6 Kementerian itu adalah Kementerian Komunikasi dan Digital, Kementerian Dalam Negeri, Kementerian Agama, Kementerian Pendidikan Dasar dan Menengah, Kementerian Kependudukan dan Pembangunan Keluarga / Kepala Badan Kependudukan dan Keluarga Berencana Nasional dan Kementerian Pemberdayaan Perempuan dan Perlindungan Anak
PP Tunas, atau Peraturan Pemerintah Nomor 17 Tahun 2025, adalah peraturan tentang tata kelola penyelenggaraan sistem elektronik untuk perlindungan anak yang ada di Indonesia. Meutya mengatakan bahwa tim akan mengkaji mengenai klasifikasi media sosial. Tapi, meskipun klasifikasi belum diumumkan, Menkomdigi sangat mengapresiasi dan cukup senang dengan para platform yang kemudian merespons PP 17 tahun 2025 dengan membuat fitur-fitur untuk remaja fitur-fitur untuk anak-anak.

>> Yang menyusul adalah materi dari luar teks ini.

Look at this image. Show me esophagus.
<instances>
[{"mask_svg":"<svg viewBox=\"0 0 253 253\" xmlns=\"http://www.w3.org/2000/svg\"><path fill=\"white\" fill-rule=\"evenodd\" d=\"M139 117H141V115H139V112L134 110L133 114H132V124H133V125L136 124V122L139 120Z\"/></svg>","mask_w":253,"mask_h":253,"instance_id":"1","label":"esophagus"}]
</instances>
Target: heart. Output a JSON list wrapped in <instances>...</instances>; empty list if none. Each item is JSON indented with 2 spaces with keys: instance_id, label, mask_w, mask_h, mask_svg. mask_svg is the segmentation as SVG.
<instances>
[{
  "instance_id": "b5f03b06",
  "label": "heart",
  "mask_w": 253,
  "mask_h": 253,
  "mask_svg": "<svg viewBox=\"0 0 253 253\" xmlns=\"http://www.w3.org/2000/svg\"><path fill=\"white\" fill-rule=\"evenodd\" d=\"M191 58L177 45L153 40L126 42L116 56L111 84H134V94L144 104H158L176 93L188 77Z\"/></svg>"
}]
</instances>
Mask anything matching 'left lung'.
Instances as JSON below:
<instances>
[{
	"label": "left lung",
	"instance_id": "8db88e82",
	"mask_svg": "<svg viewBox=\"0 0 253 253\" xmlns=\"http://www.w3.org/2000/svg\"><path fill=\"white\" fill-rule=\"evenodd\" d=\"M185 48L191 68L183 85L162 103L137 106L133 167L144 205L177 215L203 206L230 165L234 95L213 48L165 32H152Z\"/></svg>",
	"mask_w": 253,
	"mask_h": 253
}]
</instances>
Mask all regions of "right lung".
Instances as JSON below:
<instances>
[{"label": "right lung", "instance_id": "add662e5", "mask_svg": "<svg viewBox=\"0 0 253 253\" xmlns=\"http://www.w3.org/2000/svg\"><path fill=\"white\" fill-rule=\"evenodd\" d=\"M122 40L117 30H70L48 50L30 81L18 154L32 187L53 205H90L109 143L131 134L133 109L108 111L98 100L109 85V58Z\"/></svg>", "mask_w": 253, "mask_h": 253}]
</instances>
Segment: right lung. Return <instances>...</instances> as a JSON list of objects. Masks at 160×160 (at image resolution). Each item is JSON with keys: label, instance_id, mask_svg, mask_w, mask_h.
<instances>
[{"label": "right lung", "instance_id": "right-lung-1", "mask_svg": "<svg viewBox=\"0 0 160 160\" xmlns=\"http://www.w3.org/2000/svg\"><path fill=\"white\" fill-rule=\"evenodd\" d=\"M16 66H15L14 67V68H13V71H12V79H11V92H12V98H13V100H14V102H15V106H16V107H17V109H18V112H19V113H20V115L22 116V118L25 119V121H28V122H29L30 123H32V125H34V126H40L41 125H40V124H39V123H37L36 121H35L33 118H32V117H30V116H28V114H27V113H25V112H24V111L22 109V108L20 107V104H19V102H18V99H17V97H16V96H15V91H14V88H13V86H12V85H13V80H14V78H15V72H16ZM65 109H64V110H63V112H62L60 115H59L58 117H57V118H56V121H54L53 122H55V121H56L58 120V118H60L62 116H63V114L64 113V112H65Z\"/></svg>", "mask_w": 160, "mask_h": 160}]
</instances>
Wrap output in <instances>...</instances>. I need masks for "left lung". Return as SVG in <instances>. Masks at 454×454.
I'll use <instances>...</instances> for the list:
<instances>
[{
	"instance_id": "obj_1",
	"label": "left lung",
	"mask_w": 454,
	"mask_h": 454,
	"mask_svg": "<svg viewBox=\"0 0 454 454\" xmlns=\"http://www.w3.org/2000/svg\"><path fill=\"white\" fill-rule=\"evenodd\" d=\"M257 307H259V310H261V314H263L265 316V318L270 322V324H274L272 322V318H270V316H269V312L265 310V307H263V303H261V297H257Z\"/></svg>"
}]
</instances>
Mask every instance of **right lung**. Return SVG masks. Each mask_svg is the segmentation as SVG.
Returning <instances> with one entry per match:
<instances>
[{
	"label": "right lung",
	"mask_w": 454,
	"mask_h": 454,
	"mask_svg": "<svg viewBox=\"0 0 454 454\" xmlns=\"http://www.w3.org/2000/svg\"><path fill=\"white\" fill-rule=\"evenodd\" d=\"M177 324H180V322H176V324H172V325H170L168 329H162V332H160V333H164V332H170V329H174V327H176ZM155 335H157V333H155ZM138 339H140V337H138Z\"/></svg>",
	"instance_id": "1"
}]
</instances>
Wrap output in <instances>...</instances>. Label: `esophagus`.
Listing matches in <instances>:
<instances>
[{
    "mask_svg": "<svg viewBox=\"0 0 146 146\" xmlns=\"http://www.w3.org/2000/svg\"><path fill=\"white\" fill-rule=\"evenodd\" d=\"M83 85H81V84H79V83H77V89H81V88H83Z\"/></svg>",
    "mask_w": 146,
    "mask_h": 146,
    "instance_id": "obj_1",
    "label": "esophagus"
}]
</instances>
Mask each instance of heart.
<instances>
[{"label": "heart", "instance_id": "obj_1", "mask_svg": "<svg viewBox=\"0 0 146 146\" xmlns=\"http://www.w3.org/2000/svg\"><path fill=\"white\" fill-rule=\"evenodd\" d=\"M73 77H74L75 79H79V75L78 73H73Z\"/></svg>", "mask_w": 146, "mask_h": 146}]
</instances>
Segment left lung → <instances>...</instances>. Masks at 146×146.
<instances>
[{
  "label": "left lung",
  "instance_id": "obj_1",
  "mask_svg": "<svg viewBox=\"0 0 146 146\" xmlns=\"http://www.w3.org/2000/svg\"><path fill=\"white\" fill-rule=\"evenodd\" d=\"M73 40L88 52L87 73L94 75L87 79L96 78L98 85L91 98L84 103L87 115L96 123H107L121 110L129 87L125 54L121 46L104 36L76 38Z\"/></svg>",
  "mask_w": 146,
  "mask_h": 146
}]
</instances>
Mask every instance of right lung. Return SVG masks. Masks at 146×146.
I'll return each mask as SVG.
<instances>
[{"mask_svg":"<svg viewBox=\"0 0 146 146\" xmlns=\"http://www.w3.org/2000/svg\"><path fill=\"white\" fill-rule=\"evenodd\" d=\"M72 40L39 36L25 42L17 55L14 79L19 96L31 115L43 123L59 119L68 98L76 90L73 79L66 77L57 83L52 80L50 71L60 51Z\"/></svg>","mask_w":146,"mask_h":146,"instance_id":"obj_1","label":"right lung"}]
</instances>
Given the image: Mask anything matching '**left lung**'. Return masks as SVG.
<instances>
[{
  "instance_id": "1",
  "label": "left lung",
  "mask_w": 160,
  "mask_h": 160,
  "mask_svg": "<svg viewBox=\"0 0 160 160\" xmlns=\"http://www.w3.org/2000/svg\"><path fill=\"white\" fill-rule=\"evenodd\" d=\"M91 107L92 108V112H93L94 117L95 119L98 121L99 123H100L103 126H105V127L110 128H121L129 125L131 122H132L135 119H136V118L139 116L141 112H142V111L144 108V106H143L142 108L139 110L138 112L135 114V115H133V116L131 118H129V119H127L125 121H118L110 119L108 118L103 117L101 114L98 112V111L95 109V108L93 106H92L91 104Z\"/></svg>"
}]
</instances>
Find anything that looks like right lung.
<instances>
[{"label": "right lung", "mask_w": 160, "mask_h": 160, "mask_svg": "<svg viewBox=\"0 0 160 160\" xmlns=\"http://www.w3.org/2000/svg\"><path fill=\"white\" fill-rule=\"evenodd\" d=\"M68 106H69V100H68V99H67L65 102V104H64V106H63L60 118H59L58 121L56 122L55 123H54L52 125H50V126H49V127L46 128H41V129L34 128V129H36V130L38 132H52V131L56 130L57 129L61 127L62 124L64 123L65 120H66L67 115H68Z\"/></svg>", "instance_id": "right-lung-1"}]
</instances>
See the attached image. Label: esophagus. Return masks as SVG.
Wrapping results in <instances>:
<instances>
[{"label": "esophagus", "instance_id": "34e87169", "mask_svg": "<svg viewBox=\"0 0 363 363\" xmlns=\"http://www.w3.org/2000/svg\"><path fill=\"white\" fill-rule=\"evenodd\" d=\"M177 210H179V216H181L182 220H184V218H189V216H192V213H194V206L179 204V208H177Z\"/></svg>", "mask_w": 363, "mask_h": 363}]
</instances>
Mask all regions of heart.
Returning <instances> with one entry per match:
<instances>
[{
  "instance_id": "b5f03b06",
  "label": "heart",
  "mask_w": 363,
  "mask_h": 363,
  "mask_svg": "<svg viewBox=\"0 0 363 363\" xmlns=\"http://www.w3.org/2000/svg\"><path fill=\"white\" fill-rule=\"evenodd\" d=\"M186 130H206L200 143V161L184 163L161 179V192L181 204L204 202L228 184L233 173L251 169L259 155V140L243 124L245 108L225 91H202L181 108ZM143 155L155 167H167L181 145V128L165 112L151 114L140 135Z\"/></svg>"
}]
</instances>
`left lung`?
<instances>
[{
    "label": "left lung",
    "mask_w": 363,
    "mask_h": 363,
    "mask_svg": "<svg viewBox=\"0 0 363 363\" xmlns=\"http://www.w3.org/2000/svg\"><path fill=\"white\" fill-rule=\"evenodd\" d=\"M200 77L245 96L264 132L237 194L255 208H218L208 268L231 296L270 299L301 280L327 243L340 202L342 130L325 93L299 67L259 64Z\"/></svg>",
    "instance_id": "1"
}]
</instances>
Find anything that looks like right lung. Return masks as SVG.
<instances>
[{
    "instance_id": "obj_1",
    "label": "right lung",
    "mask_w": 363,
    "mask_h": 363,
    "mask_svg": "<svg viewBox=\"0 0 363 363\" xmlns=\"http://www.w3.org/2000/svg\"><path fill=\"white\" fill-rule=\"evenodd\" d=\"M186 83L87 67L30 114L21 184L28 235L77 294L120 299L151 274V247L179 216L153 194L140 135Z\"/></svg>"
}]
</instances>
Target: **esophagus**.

"Sehingga nanti ketika kita lakukan klasifikasi, kalau memang fitur untuk remaja, kita bisa masukkan klasifikasi yang lebih dengan resiko yang medium. Jadi memang kami memberikan waktu juga kepada platform-platform untuk kemudian memperbaiki fitur-fitur ataupun aplikasi-aplikasi lainnya supaya lebih ramah anak-anak Indonesia," imbuhnya.
Lantas, kapan adanya klasifikasinya? Masih kata Meutya, aturan PP ini kan memang memberikan waktu. Komdigi tidak mau terburu-buru menilai sehingga memberi waktu kepada platform untuk memperbaiki fitur-fiturnya dan merespons PP.
"Tentunya dalam waktu dekat kita juga akan umumkan. Tapi dalam prinsip ini, kita ingin kolaborasi, jadi tidak ada keterburu-buruan. Yang ada adalah kehati-hatian dan juga komunikasi kepada para semua stakeholder, antara pemerintah dengan platform-platform," kata Meutya.
Lantas ketika ditanya apa yang menjadi penentu risiko platform risiko rendah, medium, dan tinggi, Meutya membeberkan sejumlah aspek. Pertama dari sisi adiksi atau kecanduan.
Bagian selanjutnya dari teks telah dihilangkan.